Plain-text document sources:

■ ■ ■ ■

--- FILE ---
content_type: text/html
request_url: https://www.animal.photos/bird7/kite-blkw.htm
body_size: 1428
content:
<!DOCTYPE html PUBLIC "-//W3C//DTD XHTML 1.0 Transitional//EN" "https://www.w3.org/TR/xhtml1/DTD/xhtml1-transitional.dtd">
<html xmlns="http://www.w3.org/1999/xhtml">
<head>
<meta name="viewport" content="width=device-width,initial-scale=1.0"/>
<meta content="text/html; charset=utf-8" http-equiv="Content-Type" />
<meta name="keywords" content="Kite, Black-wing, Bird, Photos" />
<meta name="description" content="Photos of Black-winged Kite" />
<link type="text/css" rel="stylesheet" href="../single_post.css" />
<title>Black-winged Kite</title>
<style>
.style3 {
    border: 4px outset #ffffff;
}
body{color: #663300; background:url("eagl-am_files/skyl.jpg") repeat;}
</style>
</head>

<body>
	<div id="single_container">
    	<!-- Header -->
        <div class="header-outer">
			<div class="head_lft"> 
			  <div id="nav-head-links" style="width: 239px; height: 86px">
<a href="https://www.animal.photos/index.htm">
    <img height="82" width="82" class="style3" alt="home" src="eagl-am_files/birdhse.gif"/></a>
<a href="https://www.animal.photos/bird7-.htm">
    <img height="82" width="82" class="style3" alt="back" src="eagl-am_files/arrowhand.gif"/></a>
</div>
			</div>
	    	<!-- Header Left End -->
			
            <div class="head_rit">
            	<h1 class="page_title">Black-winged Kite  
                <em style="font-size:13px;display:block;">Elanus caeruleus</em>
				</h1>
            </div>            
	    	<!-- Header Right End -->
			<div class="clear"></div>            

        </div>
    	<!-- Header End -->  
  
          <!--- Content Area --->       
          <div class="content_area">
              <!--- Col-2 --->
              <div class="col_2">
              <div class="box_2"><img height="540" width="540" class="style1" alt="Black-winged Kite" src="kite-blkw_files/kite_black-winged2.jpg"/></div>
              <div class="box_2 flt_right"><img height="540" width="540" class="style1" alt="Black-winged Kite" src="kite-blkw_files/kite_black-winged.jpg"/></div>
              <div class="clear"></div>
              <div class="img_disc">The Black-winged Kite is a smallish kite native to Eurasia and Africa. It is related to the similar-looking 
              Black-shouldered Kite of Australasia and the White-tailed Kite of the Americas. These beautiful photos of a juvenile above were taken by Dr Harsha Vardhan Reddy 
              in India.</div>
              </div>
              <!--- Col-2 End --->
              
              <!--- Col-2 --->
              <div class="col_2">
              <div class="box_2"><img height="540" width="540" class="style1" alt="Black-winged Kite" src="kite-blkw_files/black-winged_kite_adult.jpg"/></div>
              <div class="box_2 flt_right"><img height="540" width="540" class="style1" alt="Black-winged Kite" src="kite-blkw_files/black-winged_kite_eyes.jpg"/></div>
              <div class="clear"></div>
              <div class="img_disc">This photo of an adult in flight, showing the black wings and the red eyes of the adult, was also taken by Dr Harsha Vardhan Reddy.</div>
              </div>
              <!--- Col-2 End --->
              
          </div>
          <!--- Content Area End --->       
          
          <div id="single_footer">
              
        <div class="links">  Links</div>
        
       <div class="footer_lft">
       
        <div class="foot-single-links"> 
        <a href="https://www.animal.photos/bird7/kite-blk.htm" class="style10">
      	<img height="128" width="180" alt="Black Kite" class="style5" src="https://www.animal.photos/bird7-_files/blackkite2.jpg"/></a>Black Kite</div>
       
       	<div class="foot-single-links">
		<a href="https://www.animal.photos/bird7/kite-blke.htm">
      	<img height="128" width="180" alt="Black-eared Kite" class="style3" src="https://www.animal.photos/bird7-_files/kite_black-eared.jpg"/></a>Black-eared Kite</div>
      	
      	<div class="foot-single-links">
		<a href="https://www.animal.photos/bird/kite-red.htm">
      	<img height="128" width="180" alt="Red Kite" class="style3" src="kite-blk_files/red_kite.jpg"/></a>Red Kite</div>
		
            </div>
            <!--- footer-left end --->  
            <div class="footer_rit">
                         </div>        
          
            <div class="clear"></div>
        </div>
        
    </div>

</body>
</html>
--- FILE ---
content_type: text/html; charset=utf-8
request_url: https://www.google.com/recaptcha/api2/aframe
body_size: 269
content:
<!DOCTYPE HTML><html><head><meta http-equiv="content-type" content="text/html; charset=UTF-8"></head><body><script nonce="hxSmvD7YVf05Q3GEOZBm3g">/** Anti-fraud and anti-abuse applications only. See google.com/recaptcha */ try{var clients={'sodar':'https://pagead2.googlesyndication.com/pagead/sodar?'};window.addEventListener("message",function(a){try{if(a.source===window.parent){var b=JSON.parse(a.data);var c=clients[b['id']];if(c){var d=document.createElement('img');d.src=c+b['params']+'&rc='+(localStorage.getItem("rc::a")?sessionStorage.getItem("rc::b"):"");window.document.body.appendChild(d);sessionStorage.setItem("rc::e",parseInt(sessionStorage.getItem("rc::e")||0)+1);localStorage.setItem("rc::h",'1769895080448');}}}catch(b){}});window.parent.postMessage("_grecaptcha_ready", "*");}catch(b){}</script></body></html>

■ ■ ■ ■

Activity:
Output all of the data exactly as given.

Reply:
--- FILE ---
content_type: text/html
request_url: https://www.animal.photos/bird7/kite-blkw.htm
body_size: 1428
content:
<!DOCTYPE html PUBLIC "-//W3C//DTD XHTML 1.0 Transitional//EN" "https://www.w3.org/TR/xhtml1/DTD/xhtml1-transitional.dtd">
<html xmlns="http://www.w3.org/1999/xhtml">
<head>
<meta name="viewport" content="width=device-width,initial-scale=1.0"/>
<meta content="text/html; charset=utf-8" http-equiv="Content-Type" />
<meta name="keywords" content="Kite, Black-wing, Bird, Photos" />
<meta name="description" content="Photos of Black-winged Kite" />
<link type="text/css" rel="stylesheet" href="../single_post.css" />
<title>Black-winged Kite</title>
<style>
.style3 {
    border: 4px outset #ffffff;
}
body{color: #663300; background:url("eagl-am_files/skyl.jpg") repeat;}
</style>
</head>

<body>
	<div id="single_container">
    	<!-- Header -->
        <div class="header-outer">
			<div class="head_lft"> 
			  <div id="nav-head-links" style="width: 239px; height: 86px">
<a href="https://www.animal.photos/index.htm">
    <img height="82" width="82" class="style3" alt="home" src="eagl-am_files/birdhse.gif"/></a>
<a href="https://www.animal.photos/bird7-.htm">
    <img height="82" width="82" class="style3" alt="back" src="eagl-am_files/arrowhand.gif"/></a>
</div>
			</div>
	    	<!-- Header Left End -->
			
            <div class="head_rit">
            	<h1 class="page_title">Black-winged Kite  
                <em style="font-size:13px;display:block;">Elanus caeruleus</em>
				</h1>
            </div>            
	    	<!-- Header Right End -->
			<div class="clear"></div>            

        </div>
    	<!-- Header End -->  
  
          <!--- Content Area --->       
          <div class="content_area">
              <!--- Col-2 --->
              <div class="col_2">
              <div class="box_2"><img height="540" width="540" class="style1" alt="Black-winged Kite" src="kite-blkw_files/kite_black-winged2.jpg"/></div>
              <div class="box_2 flt_right"><img height="540" width="540" class="style1" alt="Black-winged Kite" src="kite-blkw_files/kite_black-winged.jpg"/></div>
              <div class="clear"></div>
              <div class="img_disc">The Black-winged Kite is a smallish kite native to Eurasia and Africa. It is related to the similar-looking 
              Black-shouldered Kite of Australasia and the White-tailed Kite of the Americas. These beautiful photos of a juvenile above were taken by Dr Harsha Vardhan Reddy 
              in India.</div>
              </div>
              <!--- Col-2 End --->
              
              <!--- Col-2 --->
              <div class="col_2">
              <div class="box_2"><img height="540" width="540" class="style1" alt="Black-winged Kite" src="kite-blkw_files/black-winged_kite_adult.jpg"/></div>
              <div class="box_2 flt_right"><img height="540" width="540" class="style1" alt="Black-winged Kite" src="kite-blkw_files/black-winged_kite_eyes.jpg"/></div>
              <div class="clear"></div>
              <div class="img_disc">This photo of an adult in flight, showing the black wings and the red eyes of the adult, was also taken by Dr Harsha Vardhan Reddy.</div>
              </div>
              <!--- Col-2 End --->
              
          </div>
          <!--- Content Area End --->       
          
          <div id="single_footer">
              
        <div class="links">  Links</div>
        
       <div class="footer_lft">
       
        <div class="foot-single-links"> 
        <a href="https://www.animal.photos/bird7/kite-blk.htm" class="style10">
      	<img height="128" width="180" alt="Black Kite" class="style5" src="https://www.animal.photos/bird7-_files/blackkite2.jpg"/></a>Black Kite</div>
       
       	<div class="foot-single-links">
		<a href="https://www.animal.photos/bird7/kite-blke.htm">
      	<img height="128" width="180" alt="Black-eared Kite" class="style3" src="https://www.animal.photos/bird7-_files/kite_black-eared.jpg"/></a>Black-eared Kite</div>
      	
      	<div class="foot-single-links">
		<a href="https://www.animal.photos/bird/kite-red.htm">
      	<img height="128" width="180" alt="Red Kite" class="style3" src="kite-blk_files/red_kite.jpg"/></a>Red Kite</div>
		
            </div>
            <!--- footer-left end --->  
            <div class="footer_rit">
                         </div>        
          
            <div class="clear"></div>
        </div>
        
    </div>

</body>
</html>
--- FILE ---
content_type: text/html; charset=utf-8
request_url: https://www.google.com/recaptcha/api2/aframe
body_size: 269
content:
<!DOCTYPE HTML><html><head><meta http-equiv="content-type" content="text/html; charset=UTF-8"></head><body><script nonce="hxSmvD7YVf05Q3GEOZBm3g">/** Anti-fraud and anti-abuse applications only. See google.com/recaptcha */ try{var clients={'sodar':'https://pagead2.googlesyndication.com/pagead/sodar?'};window.addEventListener("message",function(a){try{if(a.source===window.parent){var b=JSON.parse(a.data);var c=clients[b['id']];if(c){var d=document.createElement('img');d.src=c+b['params']+'&rc='+(localStorage.getItem("rc::a")?sessionStorage.getItem("rc::b"):"");window.document.body.appendChild(d);sessionStorage.setItem("rc::e",parseInt(sessionStorage.getItem("rc::e")||0)+1);localStorage.setItem("rc::h",'1769895080448');}}}catch(b){}});window.parent.postMessage("_grecaptcha_ready", "*");}catch(b){}</script></body></html>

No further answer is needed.